Sabato 7 ottobre, giorno dell’attacco del gruppo terroristico di Hamas a Israele, lui si trovava proprio in territorio israeliano. Afshin Javid, fosse stato lo stesso di anni prima, avrebbe potuto essere tra i sostenitori di quell’assalto senza precedenti. Era un soldato di Hezbollah una volta, totalmente votato alla causa, radicalmente convinto della giustizia e della bontà del progetto di annientare gli ebrei, certo che la sua fede islamica fosse l’unica degna.
Adolf Hitler? Un uomo in gamba che semplicemente non è riuscito a finire il lavoro. Questo è quello che lui stesso pensava e che ha raccontato in diverse testimonianze, in un libro autobiografico pubblicato nel 2010 e recentemente all’emittente CBNNews: «Stavo andando negli Stati Uniti per convertire i cristiani all’Islam, e all’epoca avevo 30 passaporti illegali. Sono stato arrestato e messo in prigione in Malesia. Ero un musulmano devoto che non solo pregava le preghiere, ma leggevo il Corano una volta ogni dieci giorni da copertina a copertina. Quindi sono stato molto devoto nel mio tempo in prigione», ha detto Javid.

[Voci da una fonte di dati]
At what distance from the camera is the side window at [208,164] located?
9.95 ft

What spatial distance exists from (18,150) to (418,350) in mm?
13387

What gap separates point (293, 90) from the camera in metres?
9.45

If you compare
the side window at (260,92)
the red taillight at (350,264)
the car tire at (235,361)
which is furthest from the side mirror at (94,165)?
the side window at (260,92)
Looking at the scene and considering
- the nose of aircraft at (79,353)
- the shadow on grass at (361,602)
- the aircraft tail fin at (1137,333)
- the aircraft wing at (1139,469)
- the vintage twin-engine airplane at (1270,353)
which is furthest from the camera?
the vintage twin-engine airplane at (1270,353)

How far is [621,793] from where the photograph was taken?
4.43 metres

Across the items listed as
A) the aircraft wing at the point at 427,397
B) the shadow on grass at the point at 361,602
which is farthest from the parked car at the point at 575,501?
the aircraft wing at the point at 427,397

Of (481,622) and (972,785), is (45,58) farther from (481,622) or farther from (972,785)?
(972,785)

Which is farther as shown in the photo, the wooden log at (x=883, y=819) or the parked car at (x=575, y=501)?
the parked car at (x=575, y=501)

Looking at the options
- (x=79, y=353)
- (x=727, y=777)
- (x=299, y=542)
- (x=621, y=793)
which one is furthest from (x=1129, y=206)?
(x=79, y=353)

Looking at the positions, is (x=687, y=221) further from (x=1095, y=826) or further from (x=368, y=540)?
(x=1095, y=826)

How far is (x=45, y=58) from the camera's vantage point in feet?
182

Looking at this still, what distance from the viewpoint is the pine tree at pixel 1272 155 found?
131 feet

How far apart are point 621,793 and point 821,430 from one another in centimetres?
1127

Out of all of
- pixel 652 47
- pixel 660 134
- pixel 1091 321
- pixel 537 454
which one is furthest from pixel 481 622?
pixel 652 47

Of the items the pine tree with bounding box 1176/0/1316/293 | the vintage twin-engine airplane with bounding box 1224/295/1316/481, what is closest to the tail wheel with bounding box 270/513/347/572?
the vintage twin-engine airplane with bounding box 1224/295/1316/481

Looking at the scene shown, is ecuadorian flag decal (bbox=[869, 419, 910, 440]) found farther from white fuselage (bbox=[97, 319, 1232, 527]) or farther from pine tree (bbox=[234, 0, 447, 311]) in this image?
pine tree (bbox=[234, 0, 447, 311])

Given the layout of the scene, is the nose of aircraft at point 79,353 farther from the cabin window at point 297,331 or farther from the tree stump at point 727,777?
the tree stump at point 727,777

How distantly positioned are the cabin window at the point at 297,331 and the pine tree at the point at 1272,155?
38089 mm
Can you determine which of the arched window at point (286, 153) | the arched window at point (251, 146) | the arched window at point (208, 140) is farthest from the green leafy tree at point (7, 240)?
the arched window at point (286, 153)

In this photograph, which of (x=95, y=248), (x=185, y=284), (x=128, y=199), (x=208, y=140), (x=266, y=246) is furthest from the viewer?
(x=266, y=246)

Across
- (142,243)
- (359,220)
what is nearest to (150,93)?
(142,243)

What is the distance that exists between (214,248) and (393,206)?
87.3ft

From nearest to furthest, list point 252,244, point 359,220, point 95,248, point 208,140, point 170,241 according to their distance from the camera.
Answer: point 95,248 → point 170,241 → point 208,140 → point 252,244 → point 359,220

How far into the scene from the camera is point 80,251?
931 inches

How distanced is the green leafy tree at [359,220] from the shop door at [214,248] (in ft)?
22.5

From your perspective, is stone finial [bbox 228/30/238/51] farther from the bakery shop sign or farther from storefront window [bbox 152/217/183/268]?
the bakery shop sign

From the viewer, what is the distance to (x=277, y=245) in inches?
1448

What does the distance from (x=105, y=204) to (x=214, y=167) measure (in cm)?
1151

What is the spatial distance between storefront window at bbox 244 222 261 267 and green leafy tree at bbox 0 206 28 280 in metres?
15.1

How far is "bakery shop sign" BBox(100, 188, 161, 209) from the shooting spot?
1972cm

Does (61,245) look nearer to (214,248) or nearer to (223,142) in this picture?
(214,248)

> ISTRUZIONI E REQUISITI
Ricopia dal brano su Afshin Javid la parte che va da "Sabato 7 ottobre, giorno" a "fosse l’unica degna.". Basati soltanto sul brano.

> RISPOSTA SVOLTA
Sabato 7 ottobre, giorno dell’attacco del gruppo terroristico di Hamas a Israele, lui si trovava proprio in territorio israeliano. Afshin Javid, fosse stato lo stesso di anni prima, avrebbe potuto essere tra i sostenitori di quell’assalto senza precedenti. Era un soldato di Hezbollah una volta, totalmente votato alla causa, radicalmente convinto della giustizia e della bontà del progetto di annientare gli ebrei, certo che la sua fede islamica fosse l’unica degna.